I suspect that one of only two types of power the United States administration would recognise -- and thus the only true foundation for that "respect" mentioned in the quote -- is military. (The other is economic.) It is not an arms race we could win -- or even want to enter, for several reasons:
  • a strong military not in lockstep with that of the United States must be suspect
  • few things send a federal budget out of control faster than an arms race
  • and we really don't want a powerful army (in the same way as we never pursued nuclear weapons though we had and have the technology and resources: the only such country in the world).
Yet at the same time we want to be able to pretend at least that we are fully sovereign, that United States could not squash us like a bug any time it wishes, economically, culturally (I mean here in the sense of mass media inundation), or militarily. The Monroe Doctrine and manifest destiny still lurk quietly in the background of every North American squabble. Quite bluntly, if Canada were a force on a parallel with the United States and not for all intents and purposes a satellite state of the United States, we would no longer be tolerated as an independent nation-state by the United States.

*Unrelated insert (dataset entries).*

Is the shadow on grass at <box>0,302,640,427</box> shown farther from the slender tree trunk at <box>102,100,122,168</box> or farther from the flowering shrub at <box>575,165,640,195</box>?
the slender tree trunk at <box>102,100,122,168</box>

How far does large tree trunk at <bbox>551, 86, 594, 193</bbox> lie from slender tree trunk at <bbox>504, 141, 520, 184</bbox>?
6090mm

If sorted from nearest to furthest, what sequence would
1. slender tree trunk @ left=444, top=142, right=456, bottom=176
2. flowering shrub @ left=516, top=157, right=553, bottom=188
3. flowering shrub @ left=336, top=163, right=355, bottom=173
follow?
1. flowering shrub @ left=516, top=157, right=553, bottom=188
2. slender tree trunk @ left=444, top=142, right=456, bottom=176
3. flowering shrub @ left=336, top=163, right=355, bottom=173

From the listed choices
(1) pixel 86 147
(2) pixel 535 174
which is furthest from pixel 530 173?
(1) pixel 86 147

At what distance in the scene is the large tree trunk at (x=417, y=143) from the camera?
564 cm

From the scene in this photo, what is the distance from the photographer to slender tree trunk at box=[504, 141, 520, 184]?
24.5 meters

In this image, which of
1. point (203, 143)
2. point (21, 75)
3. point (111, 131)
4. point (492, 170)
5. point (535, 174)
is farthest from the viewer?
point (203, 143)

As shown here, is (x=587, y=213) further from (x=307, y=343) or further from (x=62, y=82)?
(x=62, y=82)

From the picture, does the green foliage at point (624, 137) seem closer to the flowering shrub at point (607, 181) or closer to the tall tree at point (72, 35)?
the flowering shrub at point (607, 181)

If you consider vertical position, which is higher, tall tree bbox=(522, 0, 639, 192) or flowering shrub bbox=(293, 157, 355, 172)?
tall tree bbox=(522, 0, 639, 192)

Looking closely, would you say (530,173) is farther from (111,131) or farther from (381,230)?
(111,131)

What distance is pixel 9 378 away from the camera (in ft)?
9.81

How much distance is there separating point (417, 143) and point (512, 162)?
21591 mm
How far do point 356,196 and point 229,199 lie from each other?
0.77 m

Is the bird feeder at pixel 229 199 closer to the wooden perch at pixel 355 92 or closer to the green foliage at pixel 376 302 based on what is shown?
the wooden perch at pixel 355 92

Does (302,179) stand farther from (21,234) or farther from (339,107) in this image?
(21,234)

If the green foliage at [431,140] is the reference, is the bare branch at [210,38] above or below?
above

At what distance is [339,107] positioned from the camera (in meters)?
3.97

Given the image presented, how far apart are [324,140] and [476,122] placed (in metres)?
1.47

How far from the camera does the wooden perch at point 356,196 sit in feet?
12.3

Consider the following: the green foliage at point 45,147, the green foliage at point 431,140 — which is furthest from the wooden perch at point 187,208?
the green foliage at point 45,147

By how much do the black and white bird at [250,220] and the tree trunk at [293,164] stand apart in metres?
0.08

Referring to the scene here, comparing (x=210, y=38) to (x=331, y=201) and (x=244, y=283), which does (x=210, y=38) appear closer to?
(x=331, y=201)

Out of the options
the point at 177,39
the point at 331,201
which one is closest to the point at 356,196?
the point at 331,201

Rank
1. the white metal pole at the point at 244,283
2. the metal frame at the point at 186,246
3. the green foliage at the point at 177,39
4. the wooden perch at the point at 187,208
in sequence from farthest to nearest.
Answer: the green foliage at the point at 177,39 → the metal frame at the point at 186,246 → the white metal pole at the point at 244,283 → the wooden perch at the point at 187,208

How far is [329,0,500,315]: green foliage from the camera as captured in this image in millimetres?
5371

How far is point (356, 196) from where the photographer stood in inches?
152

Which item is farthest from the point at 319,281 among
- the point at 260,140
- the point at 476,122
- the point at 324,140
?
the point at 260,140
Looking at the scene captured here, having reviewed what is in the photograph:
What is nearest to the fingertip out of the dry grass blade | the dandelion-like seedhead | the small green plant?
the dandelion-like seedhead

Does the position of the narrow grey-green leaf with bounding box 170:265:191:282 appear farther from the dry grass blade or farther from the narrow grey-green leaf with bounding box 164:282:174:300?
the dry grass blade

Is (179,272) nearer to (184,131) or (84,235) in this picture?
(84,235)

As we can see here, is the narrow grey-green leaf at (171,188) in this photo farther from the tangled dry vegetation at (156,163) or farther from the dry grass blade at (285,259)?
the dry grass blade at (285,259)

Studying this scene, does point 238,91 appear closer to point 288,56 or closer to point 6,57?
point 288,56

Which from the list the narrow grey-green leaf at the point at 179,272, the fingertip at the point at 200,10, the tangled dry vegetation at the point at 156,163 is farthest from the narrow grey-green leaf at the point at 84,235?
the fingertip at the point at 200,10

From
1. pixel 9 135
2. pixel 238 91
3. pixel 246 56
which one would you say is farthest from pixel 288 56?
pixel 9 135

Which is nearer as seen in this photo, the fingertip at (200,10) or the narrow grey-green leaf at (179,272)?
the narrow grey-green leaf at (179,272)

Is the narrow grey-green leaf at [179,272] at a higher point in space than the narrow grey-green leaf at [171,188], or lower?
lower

The simplest way between the horns of this dilemma is to not let ourselves become powerful enough to be seen as a potential threat.


Oh, this feuding just ain't friendly,
Though you've got to admit it's trendy
But we're still neighbours, so
Let it blow, let it blow, let it blow.

Oh, this clashing just ain't stopping,
So I brought some corn for popping,
With the flame war turned down low,
Let it blow, let it blow, let it blow.

When we finally call a truce
(For a time, we'll agree to release)
But really, what's the use?
The slippery slope is still greased!

Who knows the long-term impact?
We're still feeling mighty bushwhacked,
But we'll always be neighbours, so
Let it blow, let it blow, let it blow.